Source:

Ask HN: How much of your day is spent writing code? - jhferris3

I know this probably varies a lot depending on type of company/position in company, but I'm curious. How much time do you spend thinking about/writing/debugging code? How much time do you spend wrestling with server configuration/makefiles/other roadblocks? Do you find it varies a lot company to company?<p>I ask because in the one internship at a 'real' company I've done I felt like I spent surprisingly little time actually working with code, and am finding the same with 2 (sort-of) research projects I'm doing this semester.
======
ohyes
Anywhere Between 0 and 80% of my time.

Starting out a project, there is a lot more wrestling with stuff. You also
spend more time wrestling if you are just learning the technology. After a
while of using something, it gets quicker.

On certain days, I have meetings and stuff, or I am doing things management
requires me to do.

Other times I spend all day as tech support hotline. (Some programmers don't
like that type of stuff, but I like helping people. It is a nice break from
code).

Other weeks I will spend almost all of my time coding, whether I'm working on
my own project, bailing on someone else's deadline, or fixing
bugs/documenting.

Rows from a dataset on spatial reasoning:
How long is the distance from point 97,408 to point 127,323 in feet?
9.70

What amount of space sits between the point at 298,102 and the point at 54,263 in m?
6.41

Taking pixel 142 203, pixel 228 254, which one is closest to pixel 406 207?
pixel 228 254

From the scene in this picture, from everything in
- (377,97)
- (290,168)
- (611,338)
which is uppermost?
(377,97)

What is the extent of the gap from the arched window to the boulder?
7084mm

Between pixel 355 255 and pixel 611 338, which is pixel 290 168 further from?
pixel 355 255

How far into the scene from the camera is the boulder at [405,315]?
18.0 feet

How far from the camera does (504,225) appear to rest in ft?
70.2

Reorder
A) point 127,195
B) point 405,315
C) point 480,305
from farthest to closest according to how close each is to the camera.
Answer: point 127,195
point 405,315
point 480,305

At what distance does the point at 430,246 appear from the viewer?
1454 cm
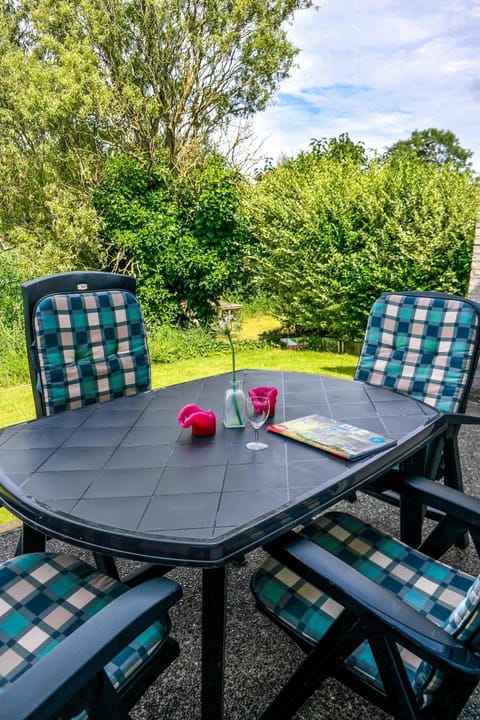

Task goal: Continue the forum thread on how much of the day goes to writing code, picking up after its final sentence.

Task result:
I also spend a lot of time outside of work thinking about the code I'm going
to write. It is easy to underestimate the amount of time you spend thinking
about coding harder problems in your free time. Stuff will just come to me at
odd times. A lot of the time I will go home and five totally lost, and come
back at 8 ready to type up a solution.

------
knoxos
From my point it depends mostly on your role and your responsibility. If
you're responsible for the architecture, design and concept, and beside you
also other resources in your company are available - you're right, that you
won't spend the most of the time for writing the code. From my personal
experience I can say if you deal with IT-operations, even if you automate the
processes (deployment, roll out of new servers etc.), there are still about
1-3 hours a day that I hack into the terminal/console to take care and improve
my infrastructure.